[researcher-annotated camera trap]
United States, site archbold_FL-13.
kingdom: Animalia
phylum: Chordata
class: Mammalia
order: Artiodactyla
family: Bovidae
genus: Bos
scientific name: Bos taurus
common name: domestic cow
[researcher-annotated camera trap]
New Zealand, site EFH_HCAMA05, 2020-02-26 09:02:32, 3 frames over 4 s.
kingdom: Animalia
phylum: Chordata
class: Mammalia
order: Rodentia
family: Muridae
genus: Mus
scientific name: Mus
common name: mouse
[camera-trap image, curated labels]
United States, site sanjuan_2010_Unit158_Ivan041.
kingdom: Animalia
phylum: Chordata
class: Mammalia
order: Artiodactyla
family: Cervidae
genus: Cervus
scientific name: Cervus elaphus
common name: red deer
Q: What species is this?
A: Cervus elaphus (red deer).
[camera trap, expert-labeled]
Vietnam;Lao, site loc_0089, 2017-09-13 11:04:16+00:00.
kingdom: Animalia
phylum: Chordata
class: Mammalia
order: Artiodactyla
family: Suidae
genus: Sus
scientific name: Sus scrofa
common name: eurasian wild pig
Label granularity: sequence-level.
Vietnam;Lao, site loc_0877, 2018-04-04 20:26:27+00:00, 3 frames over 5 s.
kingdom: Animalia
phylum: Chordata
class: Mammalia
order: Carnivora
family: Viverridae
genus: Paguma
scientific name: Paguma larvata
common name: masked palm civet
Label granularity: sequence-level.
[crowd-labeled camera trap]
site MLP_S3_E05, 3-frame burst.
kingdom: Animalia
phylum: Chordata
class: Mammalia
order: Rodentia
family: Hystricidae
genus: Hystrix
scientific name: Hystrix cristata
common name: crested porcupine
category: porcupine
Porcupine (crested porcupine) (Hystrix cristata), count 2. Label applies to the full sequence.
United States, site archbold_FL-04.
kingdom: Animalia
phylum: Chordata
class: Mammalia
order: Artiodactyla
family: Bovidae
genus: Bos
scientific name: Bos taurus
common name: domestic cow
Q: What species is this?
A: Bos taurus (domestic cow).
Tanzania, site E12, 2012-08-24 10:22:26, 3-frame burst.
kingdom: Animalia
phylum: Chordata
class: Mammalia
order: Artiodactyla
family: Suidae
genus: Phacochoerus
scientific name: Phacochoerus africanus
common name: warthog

### TASK BRIEF
Print the material once more. Change nothing.

### RESPONSE BOX
[researcher-annotated camera trap]
United States, site archbold_FL-13.
kingdom: Animalia
phylum: Chordata
class: Mammalia
order: Artiodactyla
family: Bovidae
genus: Bos
scientific name: Bos taurus
common name: domestic cow
[researcher-annotated camera trap]
New Zealand, site EFH_HCAMA05, 2020-02-26 09:02:32, 3 frames over 4 s.
kingdom: Animalia
phylum: Chordata
class: Mammalia
order: Rodentia
family: Muridae
genus: Mus
scientific name: Mus
common name: mouse
[camera-trap image, curated labels]
United States, site sanjuan_2010_Unit158_Ivan041.
kingdom: Animalia
phylum: Chordata
class: Mammalia
order: Artiodactyla
family: Cervidae
genus: Cervus
scientific name: Cervus elaphus
common name: red deer
Q: What species is this?
A: Cervus elaphus (red deer).
[camera trap, expert-labeled]
Vietnam;Lao, site loc_0089, 2017-09-13 11:04:16+00:00.
kingdom: Animalia
phylum: Chordata
class: Mammalia
order: Artiodactyla
family: Suidae
genus: Sus
scientific name: Sus scrofa
common name: eurasian wild pig
Label granularity: sequence-level.
Vietnam;Lao, site loc_0877, 2018-04-04 20:26:27+00:00, 3 frames over 5 s.
kingdom: Animalia
phylum: Chordata
class: Mammalia
order: Carnivora
family: Viverridae
genus: Paguma
scientific name: Paguma larvata
common name: masked palm civet
Label granularity: sequence-level.
[crowd-labeled camera trap]
site MLP_S3_E05, 3-frame burst.
kingdom: Animalia
phylum: Chordata
class: Mammalia
order: Rodentia
family: Hystricidae
genus: Hystrix
scientific name: Hystrix cristata
common name: crested porcupine
category: porcupine
Porcupine (crested porcupine) (Hystrix cristata), count 2. Label applies to the full sequence.
United States, site archbold_FL-04.
kingdom: Animalia
phylum: Chordata
class: Mammalia
order: Artiodactyla
family: Bovidae
genus: Bos
scientific name: Bos taurus
common name: domestic cow
Q: What species is this?
A: Bos taurus (domestic cow).
Tanzania, site E12, 2012-08-24 10:22:26, 3-frame burst.
kingdom: Animalia
phylum: Chordata
class: Mammalia
order: Artiodactyla
family: Suidae
genus: Phacochoerus
scientific name: Phacochoerus africanus
common name: warthog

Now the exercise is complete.